Cell Therapeutics Inc. filed a new drug application (NDA) for Arsenic Troxide (ATO) for the treatment of patients with relapsed or refractory acute promyelocytic leukemia.

The drug already has FDA fast-track status, meaning a decision should come before the end of the year.

Seattle-based Cell Therapeutics (CTI) gained the rights to ATO through its acquisition of New York-based PolaRx Biopharmaceuticals Inc. in a deal where Cell Therapeutics assumed up to $5 million in PolaRx liabilities. The company also issued 2 million shares of its common stock to PolaRx shareholders and possibly another 3 million shares upon FDA approval. (See BioWorld Today, Jan. 11, 2000, p. 1.)

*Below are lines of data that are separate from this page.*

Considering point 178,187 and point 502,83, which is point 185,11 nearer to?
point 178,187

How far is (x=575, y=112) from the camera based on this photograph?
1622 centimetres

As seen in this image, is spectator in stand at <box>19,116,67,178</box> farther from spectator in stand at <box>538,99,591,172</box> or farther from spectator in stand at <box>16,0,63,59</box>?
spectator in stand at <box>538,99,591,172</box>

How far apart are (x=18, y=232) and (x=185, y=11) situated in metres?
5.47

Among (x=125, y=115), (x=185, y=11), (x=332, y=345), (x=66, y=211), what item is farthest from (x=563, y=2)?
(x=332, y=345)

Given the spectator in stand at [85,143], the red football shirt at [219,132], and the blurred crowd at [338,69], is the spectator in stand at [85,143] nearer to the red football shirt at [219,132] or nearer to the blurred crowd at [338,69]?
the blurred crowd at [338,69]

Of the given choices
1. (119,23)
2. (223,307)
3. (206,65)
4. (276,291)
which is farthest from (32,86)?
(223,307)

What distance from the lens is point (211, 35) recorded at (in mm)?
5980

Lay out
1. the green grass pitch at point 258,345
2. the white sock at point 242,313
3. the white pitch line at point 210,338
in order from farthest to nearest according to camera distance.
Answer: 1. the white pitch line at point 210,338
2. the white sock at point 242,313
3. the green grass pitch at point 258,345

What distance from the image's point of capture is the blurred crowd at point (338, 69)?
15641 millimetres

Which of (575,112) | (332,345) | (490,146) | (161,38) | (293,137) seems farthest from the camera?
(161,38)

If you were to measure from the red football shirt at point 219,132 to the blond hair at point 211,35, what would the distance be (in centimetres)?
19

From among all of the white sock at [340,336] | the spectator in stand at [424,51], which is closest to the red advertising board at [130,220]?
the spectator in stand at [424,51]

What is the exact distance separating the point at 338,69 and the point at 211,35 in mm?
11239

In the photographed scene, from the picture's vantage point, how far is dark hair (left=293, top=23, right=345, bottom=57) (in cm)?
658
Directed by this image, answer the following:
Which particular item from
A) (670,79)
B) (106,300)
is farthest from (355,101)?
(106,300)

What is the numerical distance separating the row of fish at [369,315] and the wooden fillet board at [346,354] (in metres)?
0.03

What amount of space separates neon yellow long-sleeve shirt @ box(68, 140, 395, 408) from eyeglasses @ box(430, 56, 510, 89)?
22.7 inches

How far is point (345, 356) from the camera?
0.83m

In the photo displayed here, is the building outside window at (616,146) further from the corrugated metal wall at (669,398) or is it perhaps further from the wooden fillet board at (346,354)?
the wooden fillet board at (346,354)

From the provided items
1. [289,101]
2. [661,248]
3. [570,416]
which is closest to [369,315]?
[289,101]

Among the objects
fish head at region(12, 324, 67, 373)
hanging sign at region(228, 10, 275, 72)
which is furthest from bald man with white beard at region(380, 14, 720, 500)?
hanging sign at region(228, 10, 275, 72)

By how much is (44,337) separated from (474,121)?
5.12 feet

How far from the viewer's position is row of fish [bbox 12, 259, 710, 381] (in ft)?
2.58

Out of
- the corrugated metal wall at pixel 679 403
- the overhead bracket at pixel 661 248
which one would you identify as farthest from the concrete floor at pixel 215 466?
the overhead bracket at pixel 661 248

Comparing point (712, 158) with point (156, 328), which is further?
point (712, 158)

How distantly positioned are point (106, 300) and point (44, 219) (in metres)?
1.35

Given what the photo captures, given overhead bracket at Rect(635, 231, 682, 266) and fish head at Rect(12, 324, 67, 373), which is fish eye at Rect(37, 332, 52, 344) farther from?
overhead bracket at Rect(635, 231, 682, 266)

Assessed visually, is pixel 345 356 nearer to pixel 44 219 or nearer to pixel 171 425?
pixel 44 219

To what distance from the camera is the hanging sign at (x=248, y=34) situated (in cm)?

At the time of the purchase, CTI said it intended to file the NDA by the second half of this year. Last month it raised $40 million in a private placement to help finance the filing. The company sold 3.33 million shares at $12 each. (See BioWorld Today, Feb. 18, 2000, p. 1.)

Because of the financial filing, CTI is in a SEC-imposed "quiet period" and was not available for comment.

"The company has reason to be excited," said Dayton Misfeldt, vice president and research analyst with Roth Capital Partners Inc., in Newport Beach, Calif. "They filed ahead of their schedule, which is always good. The real value of ArsenicTroxide is more in its potential off-label use. The refractory acute leukemia market isn't all that large, but there's been some promising evidence in other oncology areas. There are about 15 trials ongoing sponsored by the National Cancer Institute that use arsenic for indications like lymphoma, leukemia and multiple myeloma. Once it gets approved, it'll be available for other indications and that's where some excitement can happen."

In the pivotal trial, data showed ATO induced a high rate of complete remission among patients suffering from acute promyelocytic leukemia who had relapsed after prior therapy. The most common side effects were asymptomatic EKG changes, which were managed with steroids.

Cell Therapeutics' stock (NASDQ:CTIC) closed Wednesday at $25.75, down $2.75.